Comparison of clinical efficacy of neuroendoscopy and microscopic surgery on early hypertensive intracerebral hemorrhage in basal ganglia

Lizhong Wang1, Junsheng Chu2,(), Lihui Zhao1, Huiyuan Sun1, Qing Hou1, Qi Ding1, Junfei Yan1, Yuan Hou1, Wu Yuan1, Wei Wang1   

  1. 1. Department of Neurosurgery, Zhangjiakou First Hospital, Zhangjiakou 075000, China
    2. Department of Neurosurgery, Beijing Tiantan Hospital, Capital Medical University, Beijing 100070, China
  • Received:2022-03-04 Online:2022-04-15 Published:2022-07-08
  • Contact: Junsheng Chu

Abstract:

Objective

To analyze and compare the efficacy of neuroendoscopic surgery and microscopic craniotomy in the treatment of early basal ganglia hypertensive intracerebral hemorrhage (HICH).

Methods

The clinical data of 188 patients with early basal ganglia HICH treated in Neurosurgery Department of Zhangjiakou First Hospital from March 2016 to March 2021 were analyzed retrospectively. According to surgical methods, 95 cases were enrolled into neuroendoscopic group and 93 cases were in microscopic group.
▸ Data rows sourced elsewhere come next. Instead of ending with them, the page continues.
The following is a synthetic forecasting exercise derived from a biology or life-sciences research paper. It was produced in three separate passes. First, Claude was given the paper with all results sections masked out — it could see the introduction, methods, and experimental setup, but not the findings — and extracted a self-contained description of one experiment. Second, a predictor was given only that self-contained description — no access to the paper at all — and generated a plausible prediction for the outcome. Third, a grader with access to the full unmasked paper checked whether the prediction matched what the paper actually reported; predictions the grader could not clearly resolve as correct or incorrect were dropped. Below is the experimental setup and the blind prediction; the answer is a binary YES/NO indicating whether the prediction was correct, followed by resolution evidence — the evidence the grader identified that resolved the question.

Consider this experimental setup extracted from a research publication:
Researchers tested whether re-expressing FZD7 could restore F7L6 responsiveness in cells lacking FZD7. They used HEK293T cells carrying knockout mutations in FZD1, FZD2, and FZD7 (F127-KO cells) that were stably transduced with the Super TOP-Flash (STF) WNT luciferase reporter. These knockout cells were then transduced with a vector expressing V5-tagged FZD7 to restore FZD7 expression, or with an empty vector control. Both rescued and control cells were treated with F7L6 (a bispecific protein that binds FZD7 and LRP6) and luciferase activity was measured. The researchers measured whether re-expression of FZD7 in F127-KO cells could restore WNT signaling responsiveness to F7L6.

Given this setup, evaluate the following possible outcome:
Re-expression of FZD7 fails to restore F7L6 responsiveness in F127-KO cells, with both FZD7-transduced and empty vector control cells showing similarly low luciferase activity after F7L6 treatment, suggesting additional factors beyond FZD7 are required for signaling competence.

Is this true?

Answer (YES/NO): NO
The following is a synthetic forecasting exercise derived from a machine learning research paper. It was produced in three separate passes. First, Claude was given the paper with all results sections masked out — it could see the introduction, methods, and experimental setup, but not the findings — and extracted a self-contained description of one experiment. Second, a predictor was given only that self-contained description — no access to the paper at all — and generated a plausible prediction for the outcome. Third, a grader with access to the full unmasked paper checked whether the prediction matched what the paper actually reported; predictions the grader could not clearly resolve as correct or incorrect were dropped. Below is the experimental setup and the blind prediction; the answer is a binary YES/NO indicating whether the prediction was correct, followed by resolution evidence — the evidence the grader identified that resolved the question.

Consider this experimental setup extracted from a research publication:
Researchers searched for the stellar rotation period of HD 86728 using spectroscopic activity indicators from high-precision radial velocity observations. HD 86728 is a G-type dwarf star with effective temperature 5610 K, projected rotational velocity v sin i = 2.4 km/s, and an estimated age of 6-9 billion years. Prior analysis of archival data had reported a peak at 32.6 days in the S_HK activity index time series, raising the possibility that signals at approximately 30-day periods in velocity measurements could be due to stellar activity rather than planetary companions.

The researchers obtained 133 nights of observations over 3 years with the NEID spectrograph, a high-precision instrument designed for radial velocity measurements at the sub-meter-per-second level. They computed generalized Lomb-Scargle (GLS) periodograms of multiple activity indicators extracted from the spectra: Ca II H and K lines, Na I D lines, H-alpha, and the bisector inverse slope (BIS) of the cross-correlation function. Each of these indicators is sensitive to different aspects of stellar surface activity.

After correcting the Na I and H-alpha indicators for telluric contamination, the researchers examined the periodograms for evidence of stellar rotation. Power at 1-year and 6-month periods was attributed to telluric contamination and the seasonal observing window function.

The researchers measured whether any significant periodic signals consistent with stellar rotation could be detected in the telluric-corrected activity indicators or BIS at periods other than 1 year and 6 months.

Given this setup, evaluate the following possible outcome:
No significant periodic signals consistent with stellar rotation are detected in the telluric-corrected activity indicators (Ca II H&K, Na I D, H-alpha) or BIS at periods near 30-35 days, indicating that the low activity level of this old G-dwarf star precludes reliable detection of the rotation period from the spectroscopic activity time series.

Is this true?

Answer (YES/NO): YES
The intraoperative blood loss, operation duration, the hematoma clearance rate, the incidence of complications (intracranial infection) and the score of modified Rankin scale (mRs) at 6 months after operation were compared and analyzed between the two groups.

Results

The neuroendoscopy group was compared with the microscope group, the operation duration was significantly shortened [(96.6±10.7) min vs (171.3±26.4) min], the amount of intraoperative bleeding was significantly reduced [(32.8±6.2) mL vs (112.8.0±17.0) mL], and the hematoma clearance rate was increased (95.9%±4.2% vs 87.4%±6.5%), the differences were statistically significant (all P<0.05). There was no significant difference in complications between two groups (P>0.05). According to the mRs score at 6 months after operation, the good prognosis rate of neuroendoscopy group (26.3%, 25/95) was higher than that of microscope group (15.1%, 14/93) (P<0.05).

Conclusion

For the patients with early basal ganglia HICH, less time was needed in neuroendoscopic surgery than that in microscopic surgery. Additionally, there was more clear visual field and better prognosis under neuroendoscopic surgery, indicating that neuroendoscopic surgery is a safer surgery method.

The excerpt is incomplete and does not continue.